REQUIRED ACTION:
Put every line of the records, from the line containing "Продам помещение свободного" through the end of the records, into a Markdown table with the columns Row and Caption Line. Number each row and skip blank lines.

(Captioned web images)
Content starts
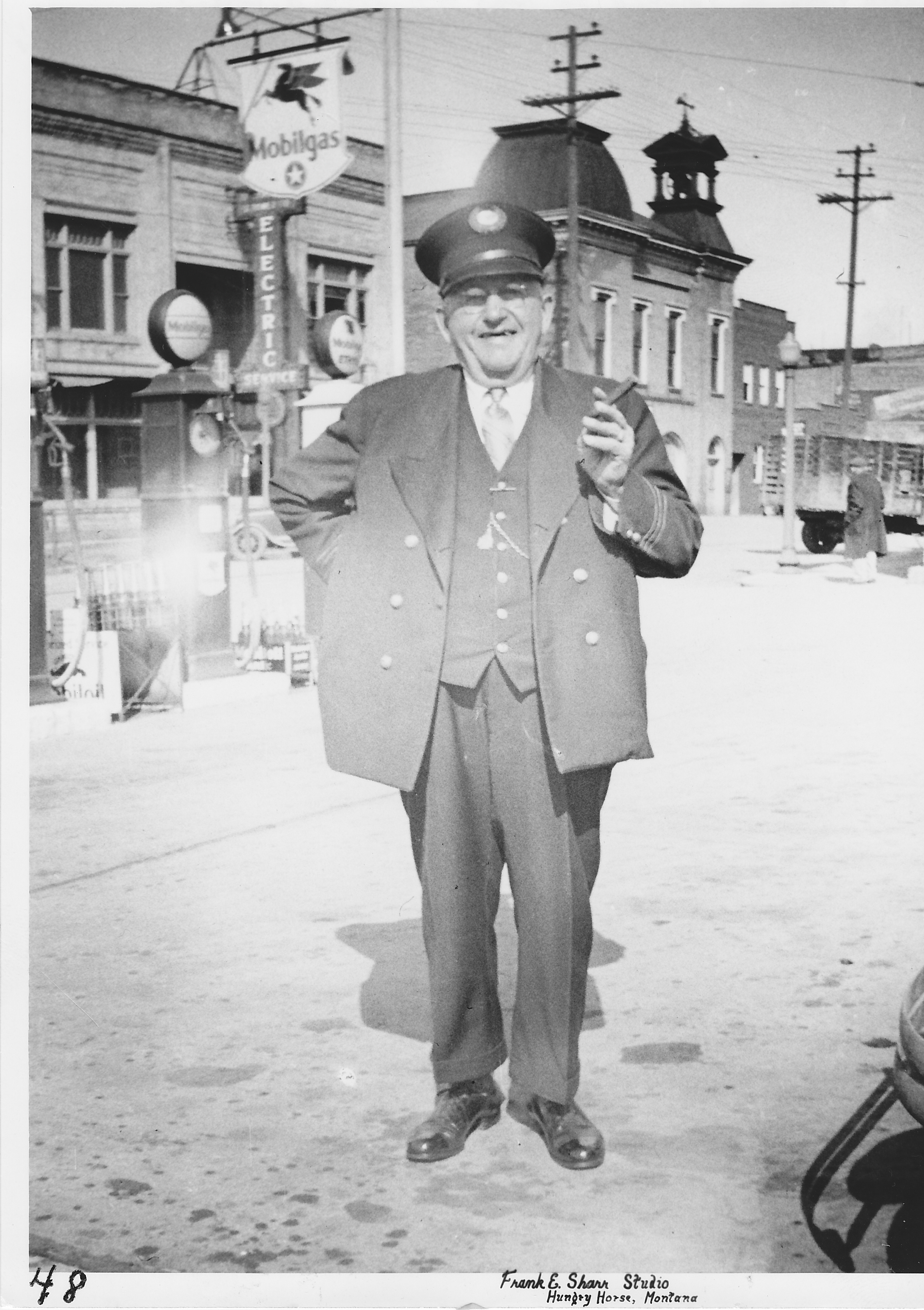 Peter Stetten, Morenci’s friendly policeman in the 1930s. (photo taken in front of Green’s Mobil Oil Station, southwest corner of Baker and W. Main Streets.
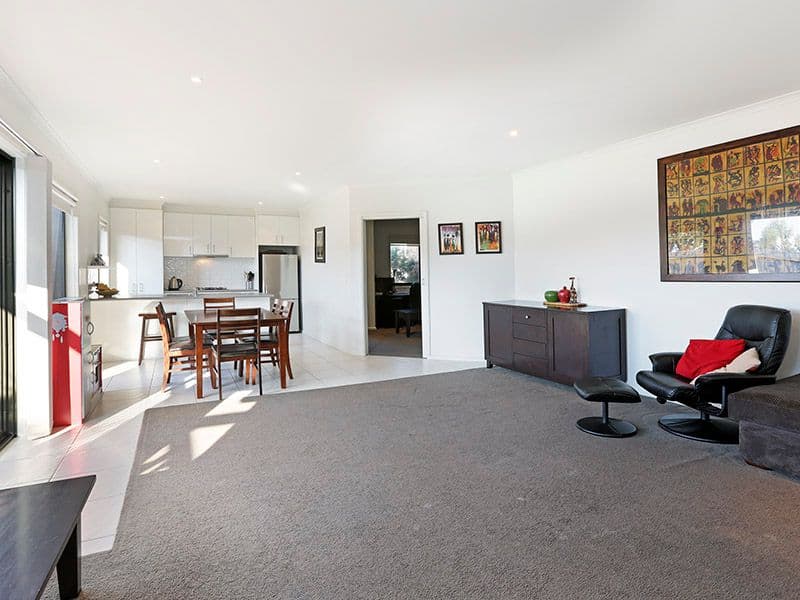 146 Barwarre Road, GROVEDALE VIC 3216, Grovedale - Thumbnail 5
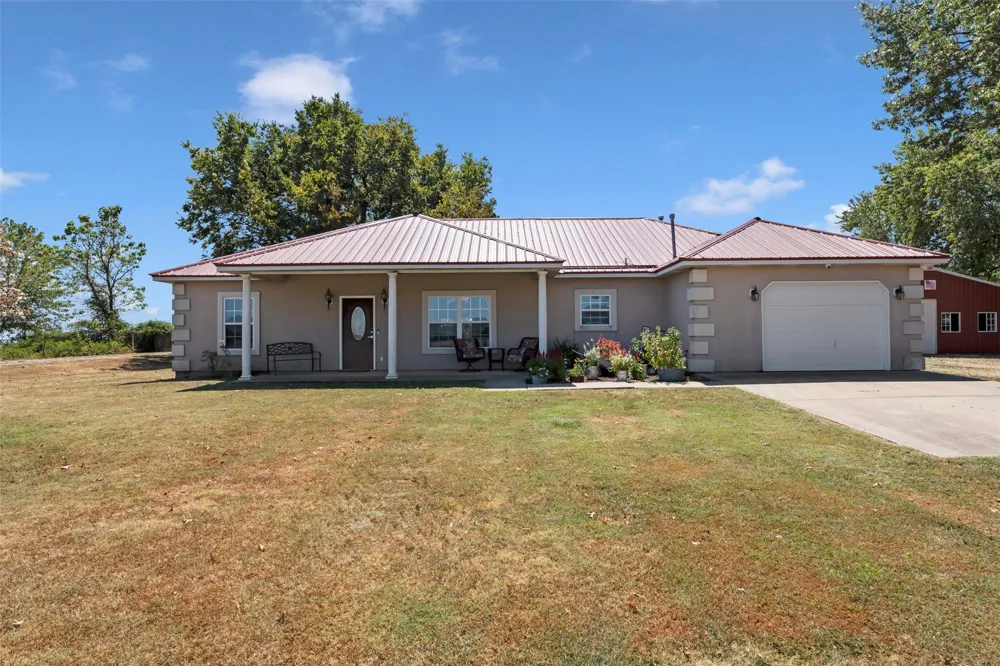 20233 E 570 Colcord, OK 74338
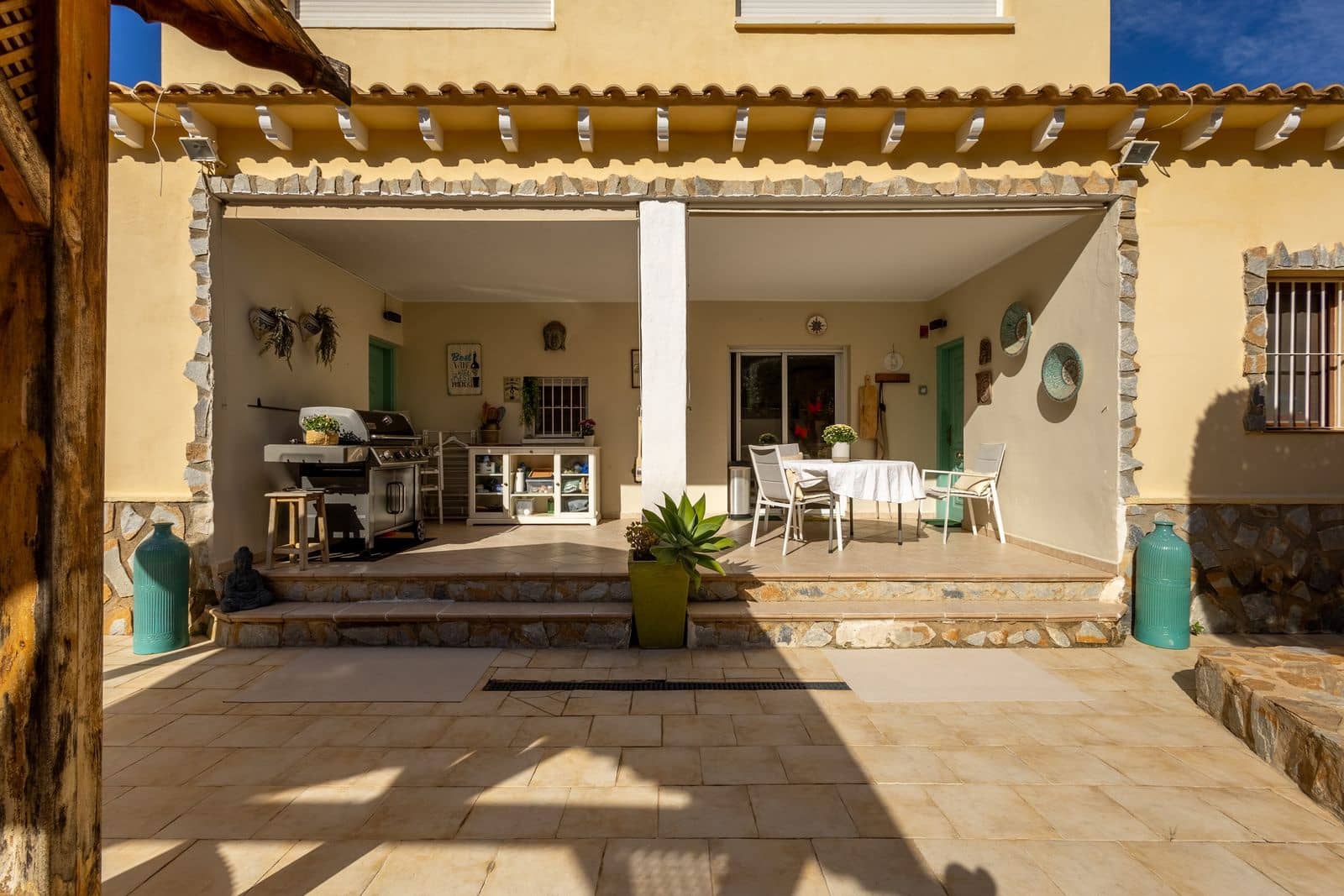 5 bedroom Villa for sale in Torrevieja - € 650,000 (Ref: 9986028)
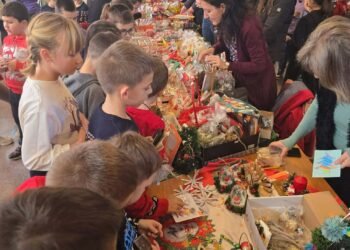 Ученици от ОУ “Черноризец Храбър” във Варна събраха и дариха над 17 000 лв. на отделението по неонатология към АГ болница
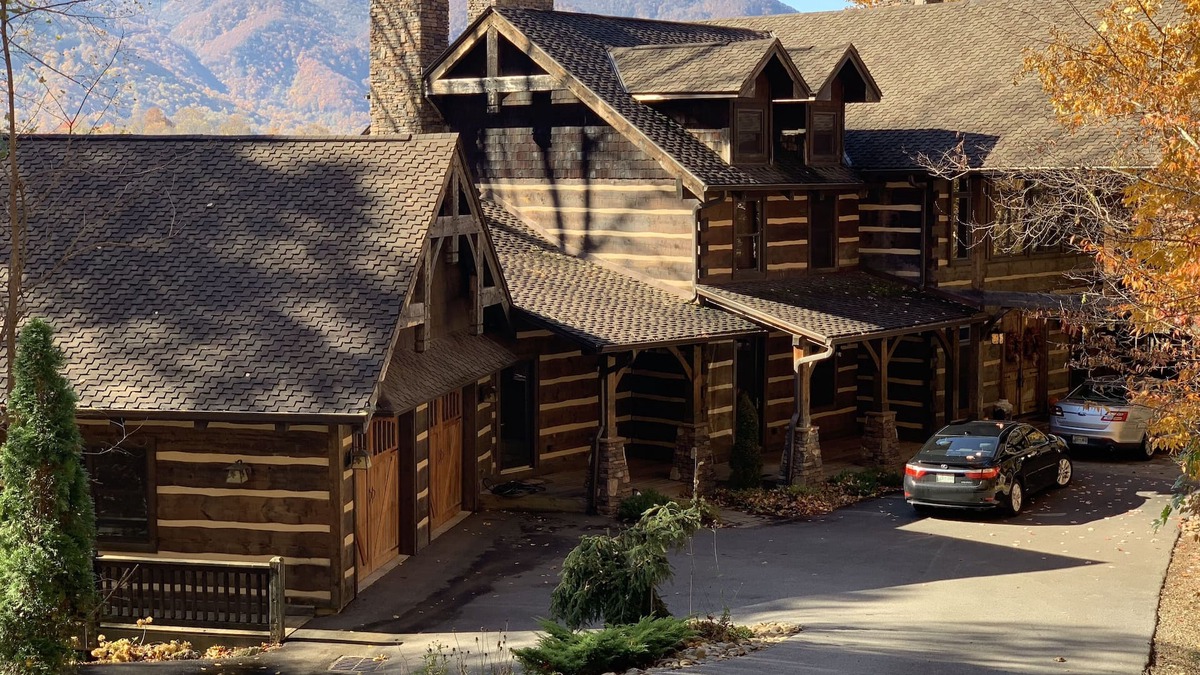 Maggie Valley Cabin | Maggie Valley Golf Club Home, sleeps 20. Book Amazing Fall Smoky Mountain View.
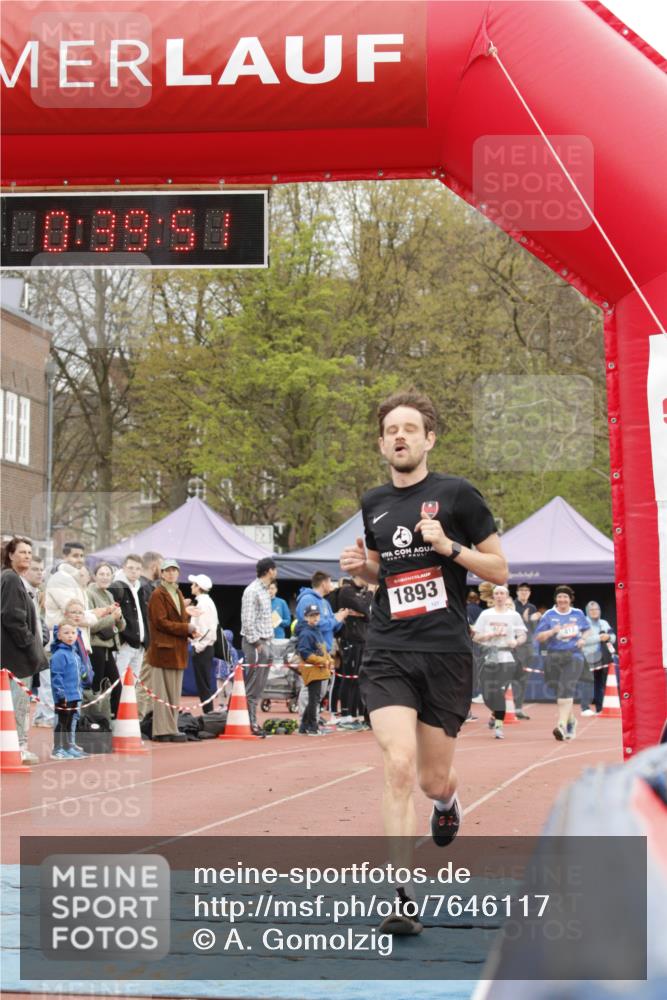 13.04.2025 - Hammer Lauf A. Gomolzig http://msf.ph/oto/7646117 13.04.2025 10:25:51 Ziel 1893 meine-sportfotos.de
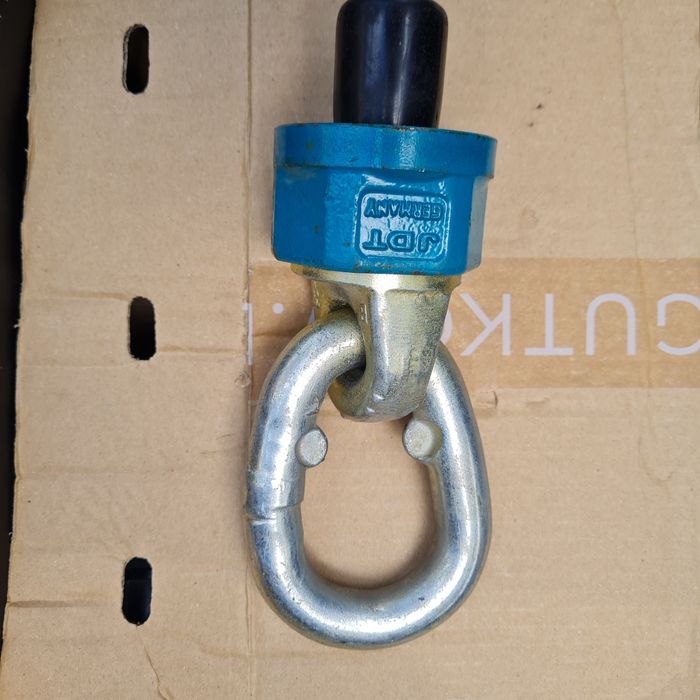 ucho zawiesie mocowanie hak obrotowy JDT 6,7t  1 szt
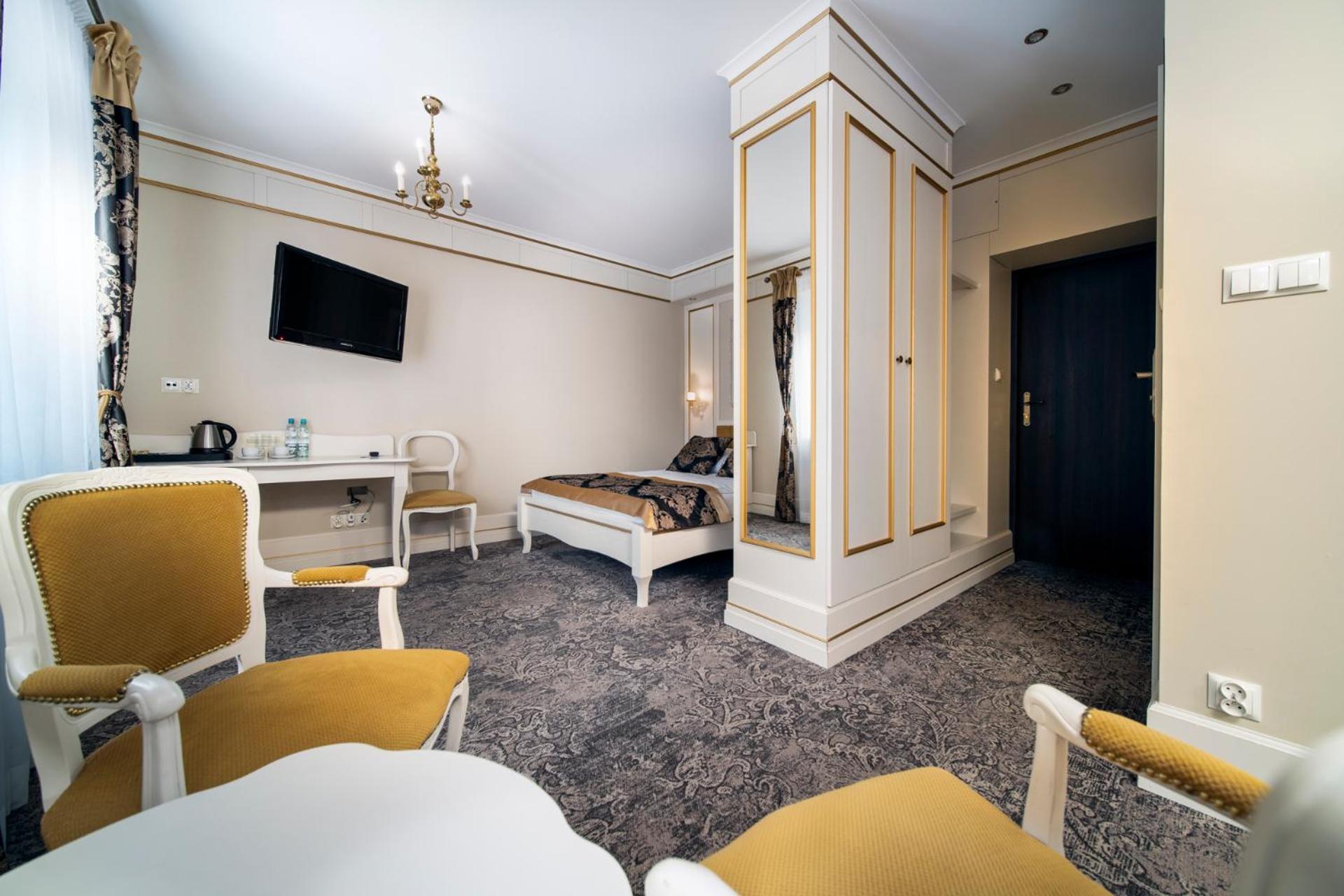 Deluxe Apartment - Photo 2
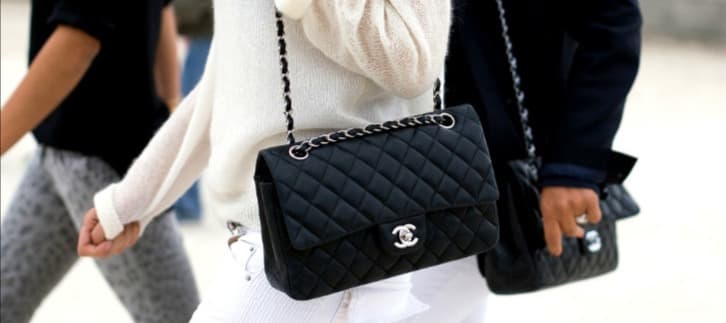 Фото новости: "Chanel подняла цены на популярную модель сумки на $3000 за три года"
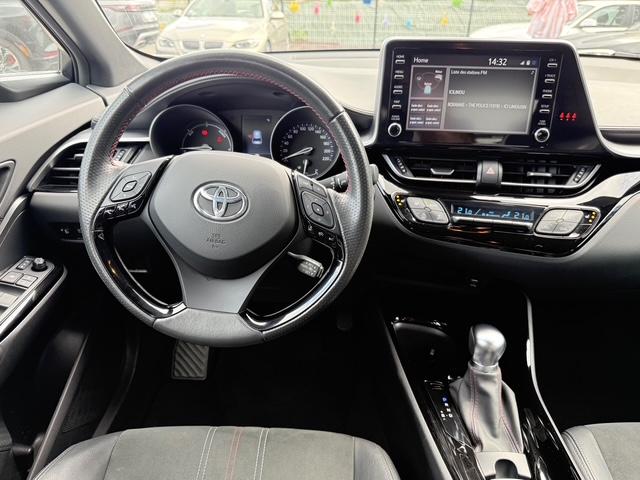 Toyota C-Hr image 6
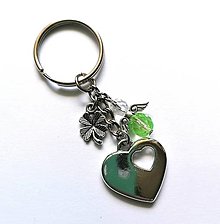 Kľúčenky - Kľúčenka "srdce" s anjelikom (zelená svetlá) - 13431632_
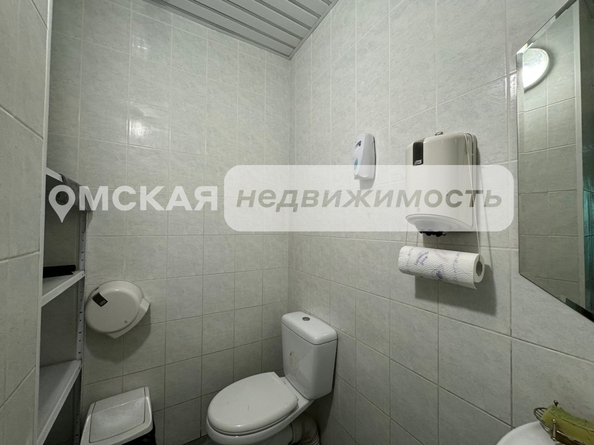 
   Продам помещение свободного назначения, 156 м², Линия 6-я ул, 34

. Фото 4.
Content ends
YOUR SOLUTION:
| Row | Caption Line |
|---|---|
| 1 |    Продам помещение свободного назначения, 156 м², Линия 6-я ул, 34 |
| 2 | . Фото 4. |